Jubilee for Student Debt

There is a movement – in its very early stages – for a debt jubilee. You may not have heard of it, but it has some people very worried. And I think there’s a good chance it will come to pass. Soon.

This is the second of a series of articles on a continuing political phenomenon important to people with debt. The first article is “Occupy Wall Street.”  The second article is Econ 101 or What Happens when the Bills Come Due.

What is a “Jubilee”?

A jubilee is the mass forgiveness of debt – a governmentally imposed wiping of the slate clean from all debt of any specific, or all, types of debt. You might think it could never happen here in the United States, but it has, historically, happened several times in various places. Never was it more appropriate than for student debt, in my opinion. Of course, other kinds of debt could also get thrown into the pot when things get going. Is it good? Is it likely? And if it happens, what will be the probable consequences?

Any talk of student loan jubilee should begin with what has happened in the past forty years. During that time, student loans have become not just popular, but essential for almost all students entering college or other formal, advanced education in the United States. In some countries in Europe, for example, schooling is free, but here it is expensive – very expensive. And it has been getting more so at a rate far exceeding the rate of inflation for the past forty years. This is because student loans, which had a noble publicly discussed purpose (making education available to all) had the unintended consequence of making education unaffordable to all. By relieving the price competition, it has allowed schools to increase tuition at a tremendous rate.

The schools and the banks have become filthy rich from the system. Student graduation rates have fallen, and average length of college has increased. And a whole generation of students have entered adult life with a crushing burden of debt.
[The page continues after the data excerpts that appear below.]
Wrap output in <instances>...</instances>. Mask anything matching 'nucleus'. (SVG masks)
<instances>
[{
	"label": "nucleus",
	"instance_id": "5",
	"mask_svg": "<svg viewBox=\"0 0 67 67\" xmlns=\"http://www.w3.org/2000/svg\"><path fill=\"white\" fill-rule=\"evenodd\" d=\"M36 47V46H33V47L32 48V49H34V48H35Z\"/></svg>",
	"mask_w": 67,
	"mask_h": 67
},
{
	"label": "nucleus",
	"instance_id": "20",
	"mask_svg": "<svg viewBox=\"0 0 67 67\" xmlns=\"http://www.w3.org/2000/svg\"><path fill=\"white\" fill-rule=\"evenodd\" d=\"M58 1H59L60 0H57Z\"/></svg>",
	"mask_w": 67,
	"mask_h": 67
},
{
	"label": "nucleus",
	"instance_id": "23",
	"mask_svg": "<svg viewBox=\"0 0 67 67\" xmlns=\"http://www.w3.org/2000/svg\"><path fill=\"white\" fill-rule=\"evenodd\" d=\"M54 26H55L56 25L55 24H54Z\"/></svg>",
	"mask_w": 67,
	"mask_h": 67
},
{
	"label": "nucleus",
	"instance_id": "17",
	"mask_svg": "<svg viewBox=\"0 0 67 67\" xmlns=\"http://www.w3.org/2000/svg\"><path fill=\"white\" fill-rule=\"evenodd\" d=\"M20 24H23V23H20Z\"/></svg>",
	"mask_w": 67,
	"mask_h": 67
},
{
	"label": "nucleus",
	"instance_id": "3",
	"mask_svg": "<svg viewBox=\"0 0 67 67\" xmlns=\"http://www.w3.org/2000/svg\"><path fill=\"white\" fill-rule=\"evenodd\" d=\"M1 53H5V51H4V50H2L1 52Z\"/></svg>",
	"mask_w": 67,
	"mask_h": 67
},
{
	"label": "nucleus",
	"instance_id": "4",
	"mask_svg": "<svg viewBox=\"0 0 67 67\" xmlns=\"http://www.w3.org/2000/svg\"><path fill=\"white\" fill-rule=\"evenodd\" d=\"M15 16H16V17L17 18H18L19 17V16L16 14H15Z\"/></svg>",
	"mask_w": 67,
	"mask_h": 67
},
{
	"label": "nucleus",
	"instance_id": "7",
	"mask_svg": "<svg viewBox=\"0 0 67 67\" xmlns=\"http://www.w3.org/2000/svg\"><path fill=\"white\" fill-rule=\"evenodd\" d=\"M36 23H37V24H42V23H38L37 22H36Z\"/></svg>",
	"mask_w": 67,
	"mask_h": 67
Because of “special government protections,” bankruptcy is almost never any help to people with student debt. They declare bankruptcy and still end up paying everything they have for student loans that, all too often, were completely useless to them. Whatever you think of Trump’s tax cuts for the super-rich in 2017, the amount would have been enough to rid people of their student debt burdens, so it can be done. It’s just a question of who gets the money: the super rich 1%? Or the poverty stricken 99%?

This question is soon going to be coming to the fore.

Social Security is a Huge Issue

There’s another factor at play. The baby boomers – people born from roughly 1950 – 1965 – have plundered the resources of the past and future. They’ve given themselves tax cuts and embarked upon expensive wars while decimating the interest rates that allowed old people to live on their savings. And while guzzling the resources that could have given the young a start in life. Now they’re beginning to retire, assuming that Social Security will keep them in the comfort to which they are accustomed, for the rest of their long lives. When boomers started paying into Social Security, there were many workers per retiree, now there are less than half as many workers per retiree. Social Security is paid out of current tax revenues, so what that means is that the “surplus” people like to talk about for Social Security is an illusion – that surplus is made up of government bonds which are paid (or rolled forward to be paid later) out of current taxes. The millennials will be paying for the boomers’ retirement, if they choose to do so.

By election time in 2020, the baby boomers will no longer be the largest voting group in the country. Millennials will become the largest voting block, and they will be gaining electoral power for many years after that. It is going to occur to them that the boomers have pillaged their futures. It will occur to someone that the time is ripe for a jubilee to set thing straight. That person will find a passionate following of people who have never felt called-upon to vote. Politicians have pandered to the boomers for many years. They’ve ignored the millennials, and the millennials have ignored them.

That could change very suddenly. I think it will. Some people are in fact already talking about it.

What it Means

The change in electoral power and the likely shift in governmental focus could be huge. One could hope that the millennials will strive to set some priorities that the boomers never managed. In that scenario, student loans would be eliminated and free education installed (perhaps). Social Security would be managed in some way take care of the old without overburdening the young, and peace and harmony could descend forever and ever amen. Something has to change for that to happen, though. Either the super-rich will have to pay much more or the military, for example, will have to take much less. It could happen, but these are both deeply entrenched special interests with a lot of money and power.

An alternative scenario is less attractive but more likely. In that scenario, student debt is eliminated and there’s a lot of talk about cutting back on money to retirees and the military and of taxing the super-rich. What actually happens is more of what has been happening, though – the deficit balloons. The money is paid in depreciated dollars, and the debt is pushed down the line for the future to pay.

Eventually, that isn’t going to keep working.